Actions to take —
1. Decide whether each statement below agrees with the passage on successful aging, answering yes or no and quoting the deciding words. (a) Rowe and Kahn published their findings in a book titled Successful Aging. (b) The Rowe and Kahn model sets out five guidelines for aging well. (c) Current definitions agree that about half of older people age successfully.
2. Pick up the passage on successful aging after its final sentence and continue it in the same voice.

Reading passage —
“If I knew I was going to live this long, I would’ve taken better care of myself.”
One the whole, we human beings are living longer than ever before. But we’re not necessarily always living better.
Much of our increased longevity can be attributed to advances in science and technology. Modern medicine focuses a great deal on helping us to live longer, in large part, by helping us to manage and reduce the types of morbidity (e.g., hypertension, diabetes, heart disease, cancers, etc.) that would have cut life short for a larger percentage of the adult population not too many years ago.
Living to be a hundred years old is not nearly as newsworthy now as it was when I was a boy.
But while we take advantages of these life-prolonging medical advances, shouldn’t we also be thinking more precisely about the actual quality of life in our advancing years?
Well, most gerontologists would answer this question with a resounding “Yes!” (Gerontology is the field of science that deals with aging, and the problems typically associated with aging)
In fact, back in 1987, two gerontologists, John W. Rowe, M.D. and Robert L. Kahn, PhD, carried out extensive scientific studies about this exact topic. They later published their findings and ideas in a groundbreaking book, entitled, Successful Aging.
Rowe and Kahn offered up a simple model, or set of guidelines, deemed necessary to age well, or as they put it, to age “successfully”. It essentially comes down to these three things:
1 Being free of disability and disease
2 Having high cognitive and physical skills
3 Interacting with others in meaningful ways
Defining “successful aging” is a still-evolving, and highly contentious topic. In fact, here’s a page from a gerontology website dedicated to the large variety of perspectives on this exact topic.
The current definitions (some including up to 50 guidelines!) are all over the place, with as few as one percent of older populations aging successfully, or as many as 90%, depending on the criteria.

Dataset —

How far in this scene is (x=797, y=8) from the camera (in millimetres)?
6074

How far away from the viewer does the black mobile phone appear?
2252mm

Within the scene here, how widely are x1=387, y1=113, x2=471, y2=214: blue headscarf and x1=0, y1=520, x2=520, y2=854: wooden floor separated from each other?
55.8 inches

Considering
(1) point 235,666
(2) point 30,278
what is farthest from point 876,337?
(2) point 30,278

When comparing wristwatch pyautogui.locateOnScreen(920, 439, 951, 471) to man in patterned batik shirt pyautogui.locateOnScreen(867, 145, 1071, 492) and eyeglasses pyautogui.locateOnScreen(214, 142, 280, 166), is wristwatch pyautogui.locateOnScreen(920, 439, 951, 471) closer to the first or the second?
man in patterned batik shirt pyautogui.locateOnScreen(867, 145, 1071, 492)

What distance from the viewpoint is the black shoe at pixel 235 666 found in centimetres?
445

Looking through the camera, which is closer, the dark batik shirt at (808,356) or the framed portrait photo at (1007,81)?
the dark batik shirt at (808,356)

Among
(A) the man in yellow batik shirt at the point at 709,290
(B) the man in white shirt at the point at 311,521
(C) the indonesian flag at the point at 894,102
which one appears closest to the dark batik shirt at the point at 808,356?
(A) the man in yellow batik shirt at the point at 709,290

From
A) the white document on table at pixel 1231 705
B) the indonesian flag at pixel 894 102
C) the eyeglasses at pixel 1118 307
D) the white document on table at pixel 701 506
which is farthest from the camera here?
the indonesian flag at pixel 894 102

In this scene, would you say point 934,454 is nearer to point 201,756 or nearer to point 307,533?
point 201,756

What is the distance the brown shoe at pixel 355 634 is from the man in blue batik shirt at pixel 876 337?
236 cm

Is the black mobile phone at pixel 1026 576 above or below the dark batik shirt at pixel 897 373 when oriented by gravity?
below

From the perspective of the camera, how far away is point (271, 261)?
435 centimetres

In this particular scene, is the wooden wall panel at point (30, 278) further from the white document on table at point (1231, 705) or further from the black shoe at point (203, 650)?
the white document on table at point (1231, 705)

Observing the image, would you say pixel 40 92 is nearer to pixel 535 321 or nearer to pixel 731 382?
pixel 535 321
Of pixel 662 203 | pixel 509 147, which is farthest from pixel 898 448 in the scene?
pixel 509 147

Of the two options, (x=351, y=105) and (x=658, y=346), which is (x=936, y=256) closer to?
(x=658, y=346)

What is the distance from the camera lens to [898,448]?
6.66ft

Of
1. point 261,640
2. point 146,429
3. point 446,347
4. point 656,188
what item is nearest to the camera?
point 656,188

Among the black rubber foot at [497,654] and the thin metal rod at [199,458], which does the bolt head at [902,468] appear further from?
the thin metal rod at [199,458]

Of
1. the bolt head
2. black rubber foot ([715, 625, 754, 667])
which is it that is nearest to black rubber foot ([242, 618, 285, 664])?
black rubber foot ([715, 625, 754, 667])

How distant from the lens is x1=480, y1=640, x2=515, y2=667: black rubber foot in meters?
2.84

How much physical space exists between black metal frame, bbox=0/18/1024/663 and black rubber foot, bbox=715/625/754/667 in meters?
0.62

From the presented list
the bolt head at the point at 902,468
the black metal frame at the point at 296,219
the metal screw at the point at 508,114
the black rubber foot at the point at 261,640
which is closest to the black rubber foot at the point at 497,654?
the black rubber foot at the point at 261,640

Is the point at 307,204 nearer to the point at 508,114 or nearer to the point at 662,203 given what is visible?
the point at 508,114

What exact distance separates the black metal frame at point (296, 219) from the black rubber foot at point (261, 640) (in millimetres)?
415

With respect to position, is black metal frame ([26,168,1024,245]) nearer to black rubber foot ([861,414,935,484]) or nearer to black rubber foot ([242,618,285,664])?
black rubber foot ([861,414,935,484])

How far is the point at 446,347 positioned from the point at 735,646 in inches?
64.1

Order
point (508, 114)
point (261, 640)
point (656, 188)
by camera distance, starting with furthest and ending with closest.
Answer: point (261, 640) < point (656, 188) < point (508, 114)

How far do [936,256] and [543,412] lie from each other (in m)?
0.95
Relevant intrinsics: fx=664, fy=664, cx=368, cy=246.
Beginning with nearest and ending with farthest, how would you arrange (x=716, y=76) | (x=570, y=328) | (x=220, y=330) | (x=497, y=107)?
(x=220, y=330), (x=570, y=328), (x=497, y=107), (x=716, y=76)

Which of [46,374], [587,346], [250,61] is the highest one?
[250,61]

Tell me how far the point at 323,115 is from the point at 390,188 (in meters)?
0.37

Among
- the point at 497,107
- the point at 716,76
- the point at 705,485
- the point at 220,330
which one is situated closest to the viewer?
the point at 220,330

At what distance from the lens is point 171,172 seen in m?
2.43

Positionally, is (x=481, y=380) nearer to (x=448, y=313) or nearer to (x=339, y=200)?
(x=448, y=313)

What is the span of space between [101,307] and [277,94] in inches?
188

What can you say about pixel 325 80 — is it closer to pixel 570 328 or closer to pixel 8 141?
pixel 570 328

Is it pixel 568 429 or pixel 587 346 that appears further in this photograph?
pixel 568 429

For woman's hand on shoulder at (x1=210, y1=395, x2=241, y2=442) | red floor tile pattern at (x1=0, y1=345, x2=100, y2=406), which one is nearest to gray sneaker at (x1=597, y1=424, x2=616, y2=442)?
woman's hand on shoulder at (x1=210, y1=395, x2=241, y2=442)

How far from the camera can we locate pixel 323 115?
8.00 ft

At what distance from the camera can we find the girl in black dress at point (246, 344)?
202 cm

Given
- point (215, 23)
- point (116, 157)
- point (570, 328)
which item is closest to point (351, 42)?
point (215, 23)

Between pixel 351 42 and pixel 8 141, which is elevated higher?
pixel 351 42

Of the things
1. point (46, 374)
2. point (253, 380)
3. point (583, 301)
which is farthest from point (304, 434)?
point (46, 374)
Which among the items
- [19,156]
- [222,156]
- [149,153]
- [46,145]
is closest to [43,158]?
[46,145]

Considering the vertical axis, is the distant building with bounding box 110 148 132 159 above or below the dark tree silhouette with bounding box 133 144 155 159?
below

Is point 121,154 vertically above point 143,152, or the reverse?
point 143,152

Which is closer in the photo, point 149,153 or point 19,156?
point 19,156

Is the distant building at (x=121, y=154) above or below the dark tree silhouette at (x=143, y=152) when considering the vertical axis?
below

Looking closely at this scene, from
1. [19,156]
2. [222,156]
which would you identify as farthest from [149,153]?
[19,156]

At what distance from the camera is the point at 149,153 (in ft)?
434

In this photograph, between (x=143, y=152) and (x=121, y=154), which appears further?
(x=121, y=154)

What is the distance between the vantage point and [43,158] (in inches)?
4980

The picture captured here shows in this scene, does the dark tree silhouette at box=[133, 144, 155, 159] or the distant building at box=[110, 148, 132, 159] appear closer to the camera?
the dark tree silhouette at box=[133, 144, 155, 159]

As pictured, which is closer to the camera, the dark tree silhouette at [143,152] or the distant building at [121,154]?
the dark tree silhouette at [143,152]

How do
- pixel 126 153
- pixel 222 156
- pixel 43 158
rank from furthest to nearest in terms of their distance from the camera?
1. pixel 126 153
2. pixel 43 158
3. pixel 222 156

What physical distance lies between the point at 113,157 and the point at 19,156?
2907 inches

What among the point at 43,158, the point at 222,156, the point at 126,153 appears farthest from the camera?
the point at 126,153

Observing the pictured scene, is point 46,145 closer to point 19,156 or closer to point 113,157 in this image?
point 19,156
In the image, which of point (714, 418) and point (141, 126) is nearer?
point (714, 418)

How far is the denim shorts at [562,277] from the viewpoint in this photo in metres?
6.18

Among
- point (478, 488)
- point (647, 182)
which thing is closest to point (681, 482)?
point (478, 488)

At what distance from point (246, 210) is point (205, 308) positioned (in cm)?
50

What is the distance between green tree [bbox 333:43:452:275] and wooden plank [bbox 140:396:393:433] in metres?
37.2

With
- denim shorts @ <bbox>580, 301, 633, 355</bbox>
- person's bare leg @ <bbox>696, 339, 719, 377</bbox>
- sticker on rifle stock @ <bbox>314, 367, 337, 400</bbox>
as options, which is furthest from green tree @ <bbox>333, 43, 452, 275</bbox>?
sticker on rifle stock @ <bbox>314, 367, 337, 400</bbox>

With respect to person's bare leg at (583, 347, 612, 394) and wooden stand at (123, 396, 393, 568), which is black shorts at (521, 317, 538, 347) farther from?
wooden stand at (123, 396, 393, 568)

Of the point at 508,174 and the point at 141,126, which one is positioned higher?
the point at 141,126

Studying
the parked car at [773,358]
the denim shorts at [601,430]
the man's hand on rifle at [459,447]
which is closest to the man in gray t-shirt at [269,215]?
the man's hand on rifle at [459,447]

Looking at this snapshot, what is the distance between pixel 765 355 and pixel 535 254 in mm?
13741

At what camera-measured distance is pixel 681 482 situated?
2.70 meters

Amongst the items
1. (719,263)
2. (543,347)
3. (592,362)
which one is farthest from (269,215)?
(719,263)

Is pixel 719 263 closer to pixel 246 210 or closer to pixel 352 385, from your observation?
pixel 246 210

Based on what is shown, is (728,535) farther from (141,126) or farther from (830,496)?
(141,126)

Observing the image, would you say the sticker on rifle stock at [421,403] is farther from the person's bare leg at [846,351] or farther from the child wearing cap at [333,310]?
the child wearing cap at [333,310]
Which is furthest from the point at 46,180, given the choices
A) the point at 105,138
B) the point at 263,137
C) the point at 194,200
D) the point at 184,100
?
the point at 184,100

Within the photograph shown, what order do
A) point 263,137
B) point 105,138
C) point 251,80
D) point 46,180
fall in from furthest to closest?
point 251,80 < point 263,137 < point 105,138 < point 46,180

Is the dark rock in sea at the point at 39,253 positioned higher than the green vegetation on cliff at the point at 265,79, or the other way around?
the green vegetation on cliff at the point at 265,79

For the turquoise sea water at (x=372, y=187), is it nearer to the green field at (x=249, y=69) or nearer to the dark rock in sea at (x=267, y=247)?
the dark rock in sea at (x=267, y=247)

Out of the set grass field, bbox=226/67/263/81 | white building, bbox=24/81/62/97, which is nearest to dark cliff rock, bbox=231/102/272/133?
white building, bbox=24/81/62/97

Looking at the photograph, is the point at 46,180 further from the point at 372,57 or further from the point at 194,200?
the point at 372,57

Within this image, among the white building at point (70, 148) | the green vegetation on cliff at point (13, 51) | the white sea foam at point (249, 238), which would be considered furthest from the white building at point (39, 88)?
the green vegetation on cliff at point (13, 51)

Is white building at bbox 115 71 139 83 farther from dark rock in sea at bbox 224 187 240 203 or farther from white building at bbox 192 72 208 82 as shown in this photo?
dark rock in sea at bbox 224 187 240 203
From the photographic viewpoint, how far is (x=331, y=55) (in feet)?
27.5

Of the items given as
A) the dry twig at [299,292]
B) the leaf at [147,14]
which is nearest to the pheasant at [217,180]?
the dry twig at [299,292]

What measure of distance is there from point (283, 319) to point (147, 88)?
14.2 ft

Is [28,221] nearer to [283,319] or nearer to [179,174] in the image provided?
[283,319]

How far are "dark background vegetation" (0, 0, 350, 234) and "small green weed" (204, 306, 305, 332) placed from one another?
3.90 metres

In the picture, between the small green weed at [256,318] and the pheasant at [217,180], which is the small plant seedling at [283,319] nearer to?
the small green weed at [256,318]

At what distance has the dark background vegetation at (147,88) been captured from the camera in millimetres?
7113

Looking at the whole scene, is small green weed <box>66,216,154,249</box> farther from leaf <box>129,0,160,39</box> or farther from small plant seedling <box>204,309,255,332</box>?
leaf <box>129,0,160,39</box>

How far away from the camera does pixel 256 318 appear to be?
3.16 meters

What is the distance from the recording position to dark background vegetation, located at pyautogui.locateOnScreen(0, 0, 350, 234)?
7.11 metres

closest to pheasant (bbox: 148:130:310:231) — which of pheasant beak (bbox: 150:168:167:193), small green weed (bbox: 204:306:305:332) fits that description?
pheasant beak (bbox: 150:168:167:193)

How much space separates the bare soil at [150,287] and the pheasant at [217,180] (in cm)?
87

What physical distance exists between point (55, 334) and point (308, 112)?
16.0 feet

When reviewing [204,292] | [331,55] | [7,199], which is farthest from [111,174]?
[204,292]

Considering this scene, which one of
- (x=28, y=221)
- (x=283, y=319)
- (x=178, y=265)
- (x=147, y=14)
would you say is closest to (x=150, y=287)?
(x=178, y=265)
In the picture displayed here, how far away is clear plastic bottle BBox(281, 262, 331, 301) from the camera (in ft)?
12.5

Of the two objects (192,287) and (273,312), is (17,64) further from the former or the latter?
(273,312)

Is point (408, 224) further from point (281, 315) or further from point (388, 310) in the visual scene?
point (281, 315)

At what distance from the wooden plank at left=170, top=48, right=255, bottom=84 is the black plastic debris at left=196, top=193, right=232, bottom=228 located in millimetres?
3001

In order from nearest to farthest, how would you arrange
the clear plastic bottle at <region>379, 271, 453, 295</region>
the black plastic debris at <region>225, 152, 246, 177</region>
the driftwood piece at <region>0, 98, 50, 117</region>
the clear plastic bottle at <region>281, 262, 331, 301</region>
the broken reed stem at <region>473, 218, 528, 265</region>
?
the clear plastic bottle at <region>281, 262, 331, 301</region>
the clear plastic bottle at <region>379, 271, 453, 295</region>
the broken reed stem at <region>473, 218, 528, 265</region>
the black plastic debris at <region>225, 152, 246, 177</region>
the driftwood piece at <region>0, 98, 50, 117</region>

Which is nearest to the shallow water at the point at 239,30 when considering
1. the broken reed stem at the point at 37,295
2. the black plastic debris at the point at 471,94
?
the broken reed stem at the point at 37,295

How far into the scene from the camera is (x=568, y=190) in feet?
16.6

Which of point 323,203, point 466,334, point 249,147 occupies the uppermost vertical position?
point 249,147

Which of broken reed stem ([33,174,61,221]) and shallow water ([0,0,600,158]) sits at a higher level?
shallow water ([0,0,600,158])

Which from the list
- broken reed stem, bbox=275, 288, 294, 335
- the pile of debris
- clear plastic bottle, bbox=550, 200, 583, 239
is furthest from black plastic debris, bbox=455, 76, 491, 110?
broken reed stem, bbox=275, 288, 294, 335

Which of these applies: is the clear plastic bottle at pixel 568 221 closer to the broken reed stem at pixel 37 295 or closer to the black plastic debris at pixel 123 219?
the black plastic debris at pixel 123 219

Responses in order —
1.
(a) Yes: "They later published their findings and ideas in a groundbreaking book, entitled, Successful Aging."
(b) No: "It essentially comes down to these three things:"
(c) No: "with as few as one percent of older populations aging successfully, or as many as 90%, depending on the criteria."

2.
Though some researchers don’t find it satisfactorily comprehensive, there seems to be a good deal of agreement on the validity of the three-point model put forth by Rowe and Kahn.
That is, most agree that these three things (at the very least) are essential.
I’m no gerontologist. But as a man in my 60s who hopes to age successfully, I think the simplicity of Rowe and Kahn’s three-component model is a good place to start.
Allow me to address and elaborate on each one here:
1. Being Free of Disability and Disease
Let’s change it to, preventing and/or managing disability and disease, as this more accurately reflects the reality of many older adults who are aging well. I myself have two chronic conditions (hypertension and high blood sugar) that I’m able to manage quite well. Doing so allows me to enjoy an active and vital life.
So the first thing you should probably do to get on top of this, is to make sure you’re seeing a well-trusted physician regularly. You can’t deal with a potentially debilitating or life-threatening condition if you don’t even know you have it. Hypertension and Type 2 Diabetes are just a couple of the many “silent killers” (sufferers typically feel no “obvious” symptoms) that older adults need to be aware of. (And then of course, too, it is important that you adhere to the advice of your doctor!)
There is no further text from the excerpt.